Saber as respostas a essas perguntas é uma tarefa importante, que depende, essencialmente, do conhecimento da linguagem do cinema, ou das imagens em movimento, para usar um termo genérico. Esse conhecimento é importante não apenas para o bibliotecário realizar um trabalho de qualidade, mas também para conseguir analisar de forma crítica os instrumentos que a profissão oferece e impulsionar os aperfeiçoamentos necessários.
- Excesso de foco nos suportes
Entender o suporte dos documentos audiovisuais é importante, mas não é a questão central.

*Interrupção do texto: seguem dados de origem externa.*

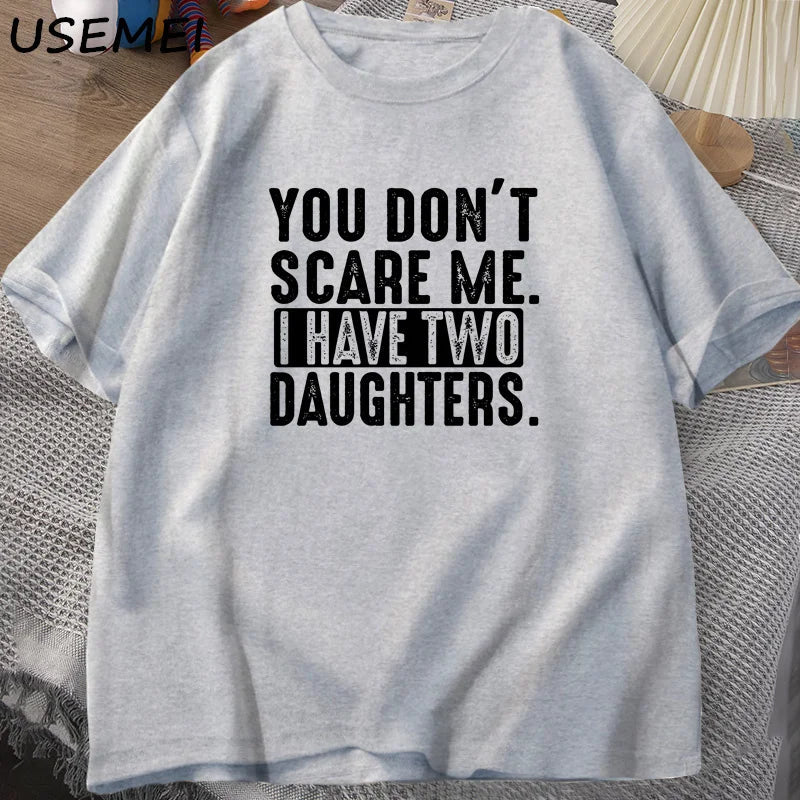 Funny Fathers Day Gift From Daughters Tshirt Men You Don't Scare Me I Have Two 2 Daughters T Shirt Dad Father T-shirt Clothes    Your Coastal Marketplace | Shoreshopper.com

Preocupados com os aspectos técnicos dos filmes, DVDs e Blu-rays, muitos estudantes e profissionais se esquecem de que o campo “descrição física” não é a única informação que devem fornecer.
Mais importante do que o suporte é a linguagem pela qual se expressa o conteúdo registrado naquele suporte. Ou seja, a grande pergunta não é “como organizo DVDs”, mas “como organizo um acervo de filmes em DVD sobre arte brasileira numa biblioteca pública?”. Suportes se tornam obsoletos cada vez mais rapidamente, e são substituídos por outros antes que a biblioteconomia consiga incorporá-los às suas regras. As linguagens, embora também mudem e evoluam, são mais duradouras. O cinema não acabou, embora já esteja sendo produzido e exibido em formatos digitais. A música também não, mas diversos de seus suportes físicos não são mais fabricados e comercializados.
Esses três problemas não são insolúveis. Basta que os cursos de biblioteconomia dediquem mais atenção aos documentos audiovisuais – não é tão difícil assim, considerando que somos pessoas inteligentes e habituadas a trabalhar com informação. Não podemos esquecer de que os acervos audiovisuais são um grande mercado de trabalho que os bibliotecários se arriscam a perder, se continuarmos a ignorá-los (LOPEZ-DE-QUINTANA-SAENZ, 2014). É fundamental, ainda, que os bibliotecários e gestores de instituições entendam o papel decisivo que as bibliotecas podem assumir na manutenção de acervos que, sem elas, talvez estejam condenados ao esquecimento.